INPUT DATA —
= Beginning of Section =

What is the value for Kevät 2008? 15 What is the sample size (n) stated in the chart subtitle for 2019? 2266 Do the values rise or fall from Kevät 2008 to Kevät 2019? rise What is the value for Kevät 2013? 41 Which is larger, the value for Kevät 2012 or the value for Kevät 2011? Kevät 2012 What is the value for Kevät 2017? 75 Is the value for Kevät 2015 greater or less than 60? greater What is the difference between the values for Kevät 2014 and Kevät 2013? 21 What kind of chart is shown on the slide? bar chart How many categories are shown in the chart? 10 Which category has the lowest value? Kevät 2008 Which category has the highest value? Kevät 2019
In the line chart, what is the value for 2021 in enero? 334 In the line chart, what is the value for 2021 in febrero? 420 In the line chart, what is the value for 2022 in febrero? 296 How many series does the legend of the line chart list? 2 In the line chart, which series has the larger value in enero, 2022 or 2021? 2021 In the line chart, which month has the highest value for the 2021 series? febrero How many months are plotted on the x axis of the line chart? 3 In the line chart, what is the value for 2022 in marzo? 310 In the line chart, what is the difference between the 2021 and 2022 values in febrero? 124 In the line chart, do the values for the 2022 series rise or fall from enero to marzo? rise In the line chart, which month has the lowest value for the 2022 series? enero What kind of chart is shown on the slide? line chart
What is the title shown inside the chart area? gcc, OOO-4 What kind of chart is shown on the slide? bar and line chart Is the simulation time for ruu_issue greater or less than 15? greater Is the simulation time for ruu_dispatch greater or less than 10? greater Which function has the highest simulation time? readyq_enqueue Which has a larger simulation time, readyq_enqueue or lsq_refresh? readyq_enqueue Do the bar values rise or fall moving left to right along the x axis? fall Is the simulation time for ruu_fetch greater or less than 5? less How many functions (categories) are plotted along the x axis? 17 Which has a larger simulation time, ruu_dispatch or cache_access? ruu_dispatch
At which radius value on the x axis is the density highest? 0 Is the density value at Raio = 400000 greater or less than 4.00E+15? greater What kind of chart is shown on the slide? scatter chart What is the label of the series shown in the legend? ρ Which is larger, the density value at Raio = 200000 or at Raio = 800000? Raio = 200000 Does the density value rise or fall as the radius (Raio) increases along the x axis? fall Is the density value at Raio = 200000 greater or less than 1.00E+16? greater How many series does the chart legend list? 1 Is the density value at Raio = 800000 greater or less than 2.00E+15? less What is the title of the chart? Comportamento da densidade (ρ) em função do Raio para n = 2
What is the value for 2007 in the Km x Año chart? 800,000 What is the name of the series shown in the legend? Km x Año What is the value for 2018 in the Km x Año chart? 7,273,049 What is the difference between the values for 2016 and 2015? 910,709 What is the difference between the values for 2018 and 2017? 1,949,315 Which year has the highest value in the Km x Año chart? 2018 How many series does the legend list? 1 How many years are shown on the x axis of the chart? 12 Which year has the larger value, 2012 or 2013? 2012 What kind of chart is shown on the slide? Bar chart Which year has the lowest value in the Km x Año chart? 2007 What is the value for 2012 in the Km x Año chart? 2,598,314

= End of Section =

PROBLEM DETAILS —
Reproduce all five lines of data above verbatim, keeping every character, number, and line break unchanged.

SOLUTION TO THE EXERCISE —
What is the value for Kevät 2008? 15 What is the sample size (n) stated in the chart subtitle for 2019? 2266 Do the values rise or fall from Kevät 2008 to Kevät 2019? rise What is the value for Kevät 2013? 41 Which is larger, the value for Kevät 2012 or the value for Kevät 2011? Kevät 2012 What is the value for Kevät 2017? 75 Is the value for Kevät 2015 greater or less than 60? greater What is the difference between the values for Kevät 2014 and Kevät 2013? 21 What kind of chart is shown on the slide? bar chart How many categories are shown in the chart? 10 Which category has the lowest value? Kevät 2008 Which category has the highest value? Kevät 2019
In the line chart, what is the value for 2021 in enero? 334 In the line chart, what is the value for 2021 in febrero? 420 In the line chart, what is the value for 2022 in febrero? 296 How many series does the legend of the line chart list? 2 In the line chart, which series has the larger value in enero, 2022 or 2021? 2021 In the line chart, which month has the highest value for the 2021 series? febrero How many months are plotted on the x axis of the line chart? 3 In the line chart, what is the value for 2022 in marzo? 310 In the line chart, what is the difference between the 2021 and 2022 values in febrero? 124 In the line chart, do the values for the 2022 series rise or fall from enero to marzo? rise In the line chart, which month has the lowest value for the 2022 series? enero What kind of chart is shown on the slide? line chart
What is the title shown inside the chart area? gcc, OOO-4 What kind of chart is shown on the slide? bar and line chart Is the simulation time for ruu_issue greater or less than 15? greater Is the simulation time for ruu_dispatch greater or less than 10? greater Which function has the highest simulation time? readyq_enqueue Which has a larger simulation time, readyq_enqueue or lsq_refresh? readyq_enqueue Do the bar values rise or fall moving left to right along the x axis? fall Is the simulation time for ruu_fetch greater or less than 5? less How many functions (categories) are plotted along the x axis? 17 Which has a larger simulation time, ruu_dispatch or cache_access? ruu_dispatch
At which radius value on the x axis is the density highest? 0 Is the density value at Raio = 400000 greater or less than 4.00E+15? greater What kind of chart is shown on the slide? scatter chart What is the label of the series shown in the legend? ρ Which is larger, the density value at Raio = 200000 or at Raio = 800000? Raio = 200000 Does the density value rise or fall as the radius (Raio) increases along the x axis? fall Is the density value at Raio = 200000 greater or less than 1.00E+16? greater How many series does the chart legend list? 1 Is the density value at Raio = 800000 greater or less than 2.00E+15? less What is the title of the chart? Comportamento da densidade (ρ) em função do Raio para n = 2
What is the value for 2007 in the Km x Año chart? 800,000 What is the name of the series shown in the legend? Km x Año What is the value for 2018 in the Km x Año chart? 7,273,049 What is the difference between the values for 2016 and 2015? 910,709 What is the difference between the values for 2018 and 2017? 1,949,315 Which year has the highest value in the Km x Año chart? 2018 How many series does the legend list? 1 How many years are shown on the x axis of the chart? 12 Which year has the larger value, 2012 or 2013? 2012 What kind of chart is shown on the slide? Bar chart Which year has the lowest value in the Km x Año chart? 2007 What is the value for 2012 in the Km x Año chart? 2,598,314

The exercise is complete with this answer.